Ma peau vire à l’écarlate, du flux diluvien je m’écarte, la nostalgie me frappe car sous l’eau je m’éclate.
Malgré cette douche froide, C’est par l’effort que mes mains sont moites.
Dans le réel, je comate, c’est dans ma douche que les brèches je colmate
Car ma douche est un plus salutaire dans laquelle je prends des claques.

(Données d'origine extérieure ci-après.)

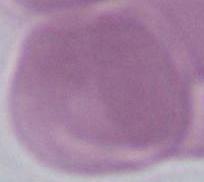
Summary:
  - Magnification: 1000x
  - Identification: red blood cell
  - Modality: photomicrograph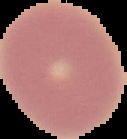 From a thin blood film. Image is 127×139 pixels. Result: negative for Plasmodium parasites. Cell region segmented out of the field of view; the surrounding area is masked to black.Give the position of every Plasmodium parasite.
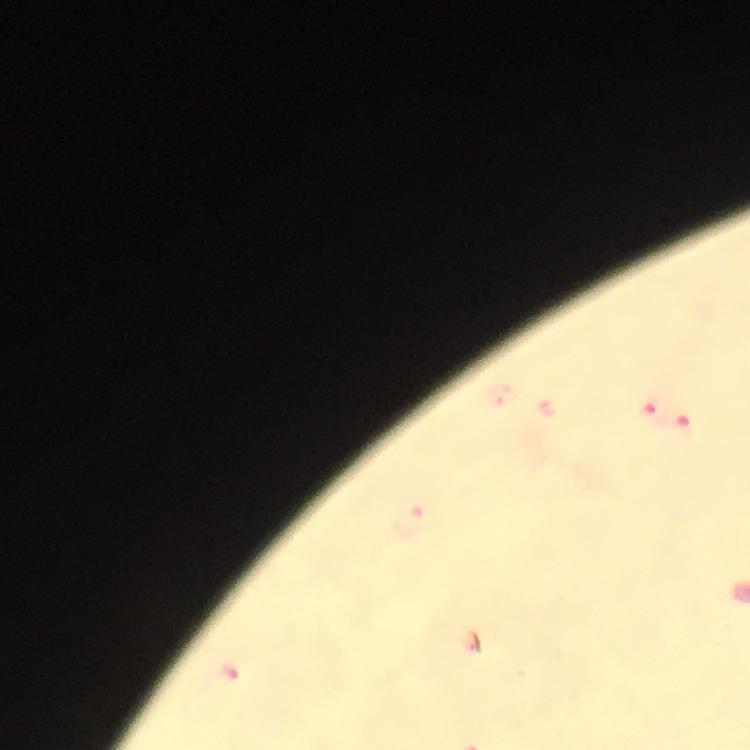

Tss, j’avais tout en prenant ma douche et pouf ! j’ai tout perdu aussi vite que j’ai éteint mon robinet,
je suis fantasque.

III

Nu comme un vers, je ne pense pas aux conséquences de mes pensées solitaires.
Comment penser que mes vers peuvent m’emmener à mille lieux de l’ordinaire.
Qu’une fois habillé de tissus ternes, la société me voit comme un petit homme vert ?
Je ne parle pas que de leur contenu révolutionnaire.
Mes idées, additionnées au lieu où elles sont pensées, ruissellent vers le pervers.
Mais, sous ma douche, j’ai tellement d’idées comment ne pas en parler ?
J’en parle comme si de rien n’était, et certains regards font mouche.
Ci ou ça, j’ai pu penser, cela peut me donner l’air louche.
Il peut régner une atmosphère de gêne, ni une ni deux je ferme ma bouche.
« Tiens, il y a deux jours, j’ai pensé à toi sous ma douche ».